**Exercise requirements:** Revise the data below by changing every "red plaid sash" to "tartan sash" and leaving everything else as it is. Leave the pictures out of your answer.

**Data lines:**
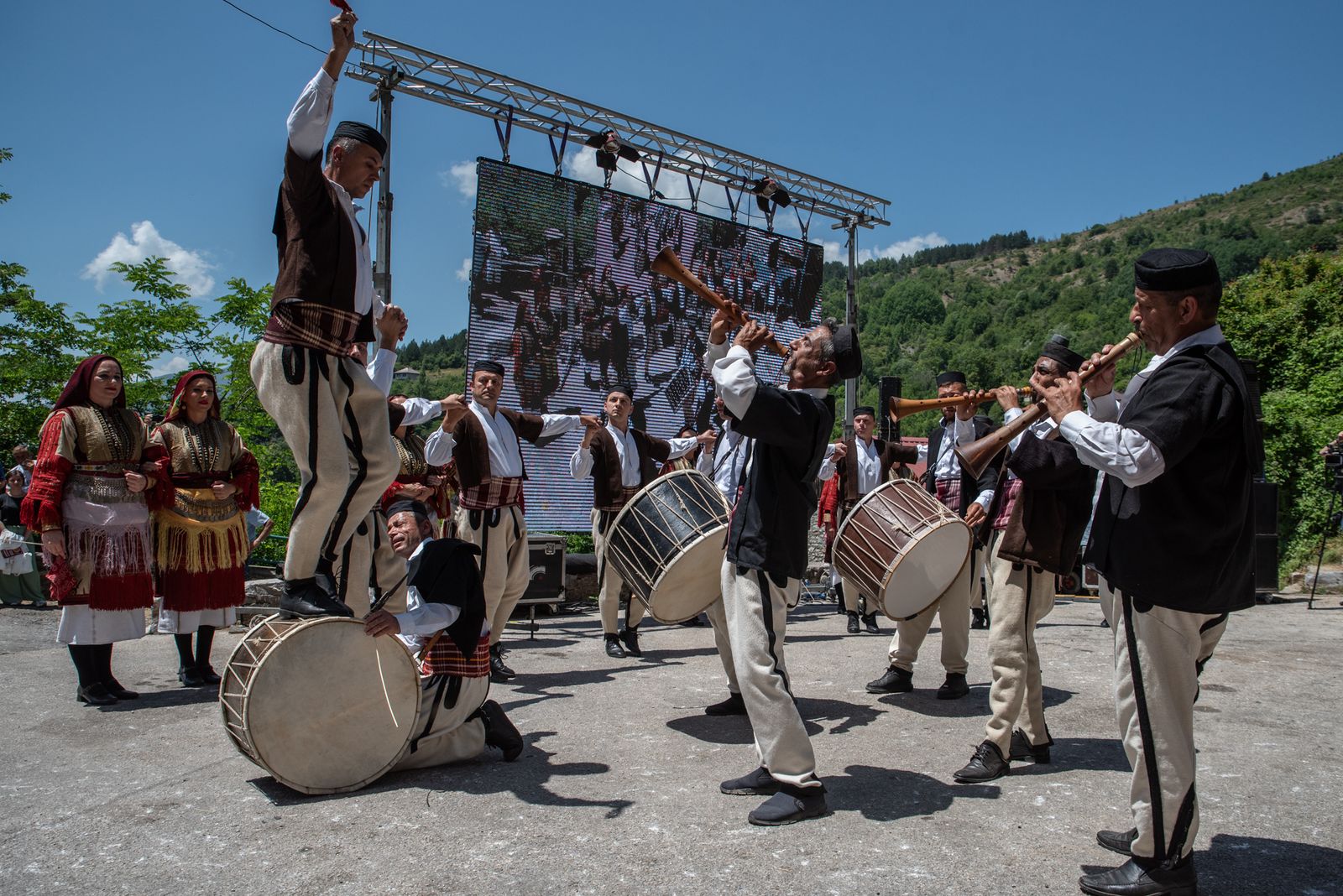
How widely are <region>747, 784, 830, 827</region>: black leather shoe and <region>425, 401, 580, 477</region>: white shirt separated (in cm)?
327

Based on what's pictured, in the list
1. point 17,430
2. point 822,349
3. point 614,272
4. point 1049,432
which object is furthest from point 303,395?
point 17,430

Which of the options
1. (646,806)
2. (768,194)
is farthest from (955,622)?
(768,194)

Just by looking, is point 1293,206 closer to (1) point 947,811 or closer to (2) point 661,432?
(2) point 661,432

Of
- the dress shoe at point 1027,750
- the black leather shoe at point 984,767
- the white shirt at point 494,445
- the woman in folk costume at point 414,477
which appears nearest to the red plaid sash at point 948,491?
the white shirt at point 494,445

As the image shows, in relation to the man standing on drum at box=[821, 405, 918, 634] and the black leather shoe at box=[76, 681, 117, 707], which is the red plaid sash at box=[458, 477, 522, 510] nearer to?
the black leather shoe at box=[76, 681, 117, 707]

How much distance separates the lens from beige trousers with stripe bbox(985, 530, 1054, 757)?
4090 mm

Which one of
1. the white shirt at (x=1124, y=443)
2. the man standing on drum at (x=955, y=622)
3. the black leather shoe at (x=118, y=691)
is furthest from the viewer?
the man standing on drum at (x=955, y=622)

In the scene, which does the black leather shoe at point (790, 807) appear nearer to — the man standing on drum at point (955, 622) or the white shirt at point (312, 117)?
the man standing on drum at point (955, 622)

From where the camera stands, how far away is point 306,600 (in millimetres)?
3543

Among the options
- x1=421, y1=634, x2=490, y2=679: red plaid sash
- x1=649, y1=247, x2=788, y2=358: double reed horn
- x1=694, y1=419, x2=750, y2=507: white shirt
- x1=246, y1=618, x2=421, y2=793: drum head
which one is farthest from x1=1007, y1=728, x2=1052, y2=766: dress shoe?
x1=246, y1=618, x2=421, y2=793: drum head

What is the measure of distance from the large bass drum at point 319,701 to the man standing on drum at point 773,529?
1447mm

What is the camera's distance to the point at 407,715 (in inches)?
150

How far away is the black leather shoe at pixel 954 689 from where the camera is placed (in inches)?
222

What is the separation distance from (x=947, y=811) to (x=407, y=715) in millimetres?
2259
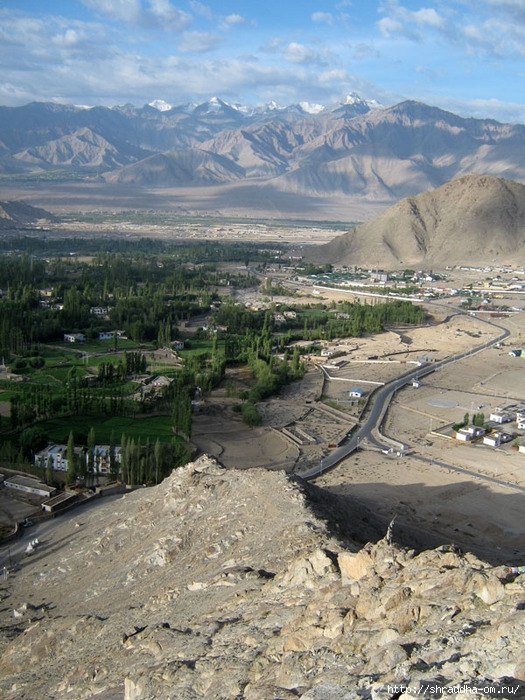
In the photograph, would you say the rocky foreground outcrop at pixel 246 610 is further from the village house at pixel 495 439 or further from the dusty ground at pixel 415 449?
the village house at pixel 495 439

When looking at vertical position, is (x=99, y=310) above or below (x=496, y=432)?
below

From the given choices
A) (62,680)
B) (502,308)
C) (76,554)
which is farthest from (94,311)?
(62,680)

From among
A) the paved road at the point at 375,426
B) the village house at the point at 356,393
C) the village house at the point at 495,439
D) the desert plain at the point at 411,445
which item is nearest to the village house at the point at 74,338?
the desert plain at the point at 411,445

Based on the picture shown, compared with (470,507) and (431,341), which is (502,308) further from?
(470,507)

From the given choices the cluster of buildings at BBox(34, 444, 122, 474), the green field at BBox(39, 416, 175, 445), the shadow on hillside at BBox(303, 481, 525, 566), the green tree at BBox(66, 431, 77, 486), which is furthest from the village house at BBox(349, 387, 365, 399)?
the green tree at BBox(66, 431, 77, 486)

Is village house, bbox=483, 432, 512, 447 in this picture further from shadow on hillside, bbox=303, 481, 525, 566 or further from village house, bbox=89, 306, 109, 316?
village house, bbox=89, 306, 109, 316

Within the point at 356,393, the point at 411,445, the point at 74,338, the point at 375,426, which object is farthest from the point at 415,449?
the point at 74,338

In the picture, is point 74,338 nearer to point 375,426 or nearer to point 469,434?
point 375,426
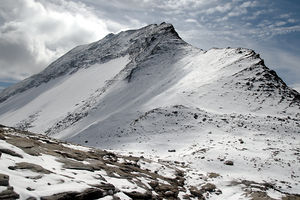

**Expected answer:**
How widely are <region>747, 784, 830, 827</region>: black leather shoe and <region>425, 401, 580, 477</region>: white shirt separated (in cm)?
327

Based on what's pictured, in the list
1. point 17,430
2. point 822,349
3. point 614,272
4. point 1049,432
which object is furthest from point 303,395?
point 17,430

Which of the options
1. (646,806)
2. (768,194)
is farthest from (955,622)?
(768,194)

Just by looking, is point 1293,206 closer to (1) point 947,811 or closer to (2) point 661,432?
(2) point 661,432

Of
- the dress shoe at point 1027,750
- the black leather shoe at point 984,767
- the white shirt at point 494,445
- the woman in folk costume at point 414,477
which appears nearest to the tartan sash at point 948,491?
the white shirt at point 494,445

As the image shows, in relation to the man standing on drum at box=[821, 405, 918, 634] and the black leather shoe at box=[76, 681, 117, 707], which is the tartan sash at box=[458, 477, 522, 510] nearer to?
the black leather shoe at box=[76, 681, 117, 707]

How much distance separates the lens from beige trousers with stripe bbox(985, 530, 1054, 757)?
4090 mm

Which one of
1. the white shirt at (x=1124, y=443)
2. the man standing on drum at (x=955, y=622)
3. the black leather shoe at (x=118, y=691)
is furthest from the viewer?
the man standing on drum at (x=955, y=622)

In the scene, which does the black leather shoe at point (790, 807) appear nearer to — the man standing on drum at point (955, 622) or the white shirt at point (312, 117)?
the man standing on drum at point (955, 622)

From where the camera stands, how far away is point 306,600 (in millimetres)?
3543

Among the options
- x1=421, y1=634, x2=490, y2=679: tartan sash
- x1=649, y1=247, x2=788, y2=358: double reed horn
- x1=694, y1=419, x2=750, y2=507: white shirt
- x1=246, y1=618, x2=421, y2=793: drum head
which one is farthest from x1=1007, y1=728, x2=1052, y2=766: dress shoe?
x1=246, y1=618, x2=421, y2=793: drum head

What is the measure of distance from the large bass drum at point 319,701 to the man standing on drum at point 773,529?
1447mm

What is the camera's distance to the point at 407,715 (in inches)?
150

How far away is the black leather shoe at pixel 954 689 from where the camera is placed (in inches)?
222

What is the separation distance from (x=947, y=811) to (x=407, y=715) in millimetres?
2259
In the photograph, would you say the rocky foreground outcrop at pixel 246 610 is further from the village house at pixel 495 439 or further from the dusty ground at pixel 415 449?
the village house at pixel 495 439

When looking at vertical position, is (x=99, y=310) above or below (x=496, y=432)?
below

From the given choices
A) (62,680)
B) (502,308)
C) (76,554)
which is farthest from (94,311)?
(62,680)

From among
A) the paved road at the point at 375,426
B) the village house at the point at 356,393
C) the village house at the point at 495,439
D) the desert plain at the point at 411,445
which item is nearest to the village house at the point at 74,338?
the desert plain at the point at 411,445

Based on the picture shown, compared with (470,507) and (431,341), which is (502,308) further from?
(470,507)

From the given choices the cluster of buildings at BBox(34, 444, 122, 474), the green field at BBox(39, 416, 175, 445), the shadow on hillside at BBox(303, 481, 525, 566), the green tree at BBox(66, 431, 77, 486), which is furthest from the village house at BBox(349, 387, 365, 399)?
the green tree at BBox(66, 431, 77, 486)

Is village house, bbox=483, 432, 512, 447 in this picture further from shadow on hillside, bbox=303, 481, 525, 566 or further from village house, bbox=89, 306, 109, 316?
village house, bbox=89, 306, 109, 316

Within the point at 356,393, the point at 411,445, the point at 74,338, the point at 375,426, which object is farthest from the point at 415,449?
the point at 74,338

In the picture, is point 74,338 nearer to point 375,426 or nearer to point 469,434?
point 375,426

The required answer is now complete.